Wenn das so wäre, wäre möglicherweise dran, dass wir eher umgekehrt fragen. Nicht mehr die ideale Gemeinde in perfekter Selbstoptimierung suchen, sondern die Gemeinschaft mit anderen, die vielleicht unterschiedlich ticken und mit denen ad hoc Gemeinschaft der Heiligen bilden? Das kann in einer Gemeinde geschehen, oft aber nicht so, dass alle Glieder dieser Gemeinde oder Kirche wären. Das kann in einem Hauskreis geschehen. Bei einem Projekt. Hauptsache bleibt, dass es allen um Jüngerschaft geht, die eben aus das Miteinander bestimmt. Wenn das so ist, ist vieles möglich.

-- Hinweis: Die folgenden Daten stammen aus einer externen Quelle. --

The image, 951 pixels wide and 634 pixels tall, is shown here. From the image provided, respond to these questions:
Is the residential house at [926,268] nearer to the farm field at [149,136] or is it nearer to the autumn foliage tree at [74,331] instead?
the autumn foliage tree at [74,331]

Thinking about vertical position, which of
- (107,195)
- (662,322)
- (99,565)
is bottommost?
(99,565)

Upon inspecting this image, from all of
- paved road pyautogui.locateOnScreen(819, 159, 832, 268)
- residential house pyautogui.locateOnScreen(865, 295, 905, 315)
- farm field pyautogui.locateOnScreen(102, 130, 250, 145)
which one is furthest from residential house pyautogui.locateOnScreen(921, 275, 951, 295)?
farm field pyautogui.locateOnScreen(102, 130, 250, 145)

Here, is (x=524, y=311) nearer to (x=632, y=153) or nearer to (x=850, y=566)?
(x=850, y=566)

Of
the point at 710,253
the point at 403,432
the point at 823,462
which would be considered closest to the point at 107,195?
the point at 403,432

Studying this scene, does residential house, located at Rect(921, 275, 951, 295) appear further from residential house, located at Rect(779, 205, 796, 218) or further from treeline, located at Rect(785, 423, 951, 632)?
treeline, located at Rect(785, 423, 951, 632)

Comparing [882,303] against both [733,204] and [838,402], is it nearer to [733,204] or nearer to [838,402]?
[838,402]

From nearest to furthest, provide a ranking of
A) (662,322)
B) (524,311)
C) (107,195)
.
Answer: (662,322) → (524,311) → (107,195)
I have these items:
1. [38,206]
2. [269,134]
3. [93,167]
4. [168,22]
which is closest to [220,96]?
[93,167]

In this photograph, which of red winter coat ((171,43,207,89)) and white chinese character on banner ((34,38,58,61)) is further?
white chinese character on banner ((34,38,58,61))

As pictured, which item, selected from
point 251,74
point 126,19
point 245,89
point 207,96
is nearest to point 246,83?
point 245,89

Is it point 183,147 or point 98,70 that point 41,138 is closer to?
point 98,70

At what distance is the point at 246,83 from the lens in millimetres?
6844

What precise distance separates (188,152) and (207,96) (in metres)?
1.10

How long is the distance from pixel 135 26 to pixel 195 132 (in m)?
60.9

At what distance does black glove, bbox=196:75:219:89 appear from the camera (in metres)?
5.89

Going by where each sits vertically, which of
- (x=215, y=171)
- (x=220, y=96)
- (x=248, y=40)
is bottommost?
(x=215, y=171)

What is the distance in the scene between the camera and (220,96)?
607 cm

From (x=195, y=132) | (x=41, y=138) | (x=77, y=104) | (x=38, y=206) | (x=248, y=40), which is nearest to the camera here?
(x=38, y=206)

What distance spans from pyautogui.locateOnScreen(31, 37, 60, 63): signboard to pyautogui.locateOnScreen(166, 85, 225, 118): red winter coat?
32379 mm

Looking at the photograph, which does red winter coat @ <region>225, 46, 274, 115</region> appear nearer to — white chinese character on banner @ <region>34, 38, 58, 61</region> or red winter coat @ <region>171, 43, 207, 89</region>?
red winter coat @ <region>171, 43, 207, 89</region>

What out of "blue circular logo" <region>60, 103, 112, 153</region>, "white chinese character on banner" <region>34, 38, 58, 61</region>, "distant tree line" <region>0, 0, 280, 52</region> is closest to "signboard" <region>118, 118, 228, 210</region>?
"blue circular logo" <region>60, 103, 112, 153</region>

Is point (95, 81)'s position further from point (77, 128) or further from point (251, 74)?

Wo aber Gott diese Gemeinschaft wirkt, da geht es weniger um Gemeindeaufbau, sondern mehr um den Bau des Reiches Gottes. Entweder bei uns, natürlich auch gerne in der einen oder anderen Gemeinde. Aber es geht nicht mehr um einen Wettbewerb, sondern um Gott. – Möglicherweise geht es gar um den Bau des Reiches Gottes bei den Menschen um uns, die bisher nicht viel mit Gott zu tun bekommen haben. Sehet wie fein und wie lieblich ist’s, wenn Geschwister einträchtig beieinander sind.
Gemeindeentwicklung ist nicht Wachstum des Reiches Gottes
Für uns, die wir in Gemeinden leben und eben auch denken, ist die Unterscheidung nicht einfach. Möglicherweise muss es sogar weniger Kirche geben, damit das Reich Gottes vorankommt.
Für mich ist die Frage, ob eine Rekonstruktion von Christentum als Gemeinschaft der Heiligen gar »religionslos« denkbar ist. Da bin ich, nach jahrelanger Sympathie mit Bonhoeffers Gedanken aus der Haft, zunehmend skeptisch. Wo denn sollen junge Leute den Glauben kennenlernen, wenn nicht in Gemeinden? Klar, es geht auch anders, aber dort ist m.E. ein guter Ort und der, an dem die meisten erreicht werden.
Auch für die Sakramentsverwaltung und Predigt ist bisher die Gemeinde bisher die Normalform. Sicher ist das auch anders denkbar und in der Geschichte auch schon anders gehandhabt worden. – Aber schütten wir dann nicht das Kind mit dem Bade aus, wenn wir um des Prinzips willen »religionslos« erstreben? Für mich ist schon die Frage, wo Gottes Reich gebaut wird. Das ist keineswegs bei allem der Fall, was Gemeindeaufbau so ausmacht. Andererseits ist trotz der Verschiedenheit beider Ziele das eine und das andere manchmal miteinander unterwegs. Zumindest ist das meine bisherige Einsicht, weshalb ich in Gemeinde mich einbringe. Jedoch fokussiere ich auf den Aufbau des Reiches Gottes.
Wenn es in Gemeinde um das Fragen nach dem Willen Gottes geht und auch ums Tun desselben, dann besteht eine gute Chance, dass sich hierdurch, durch Gottes Segen, Gemeinden gut entwickeln.
Das wäre dann ein Beleg, dass Gamaliel, der Lehrer des Paulus als der noch Saulus war, recht hatte.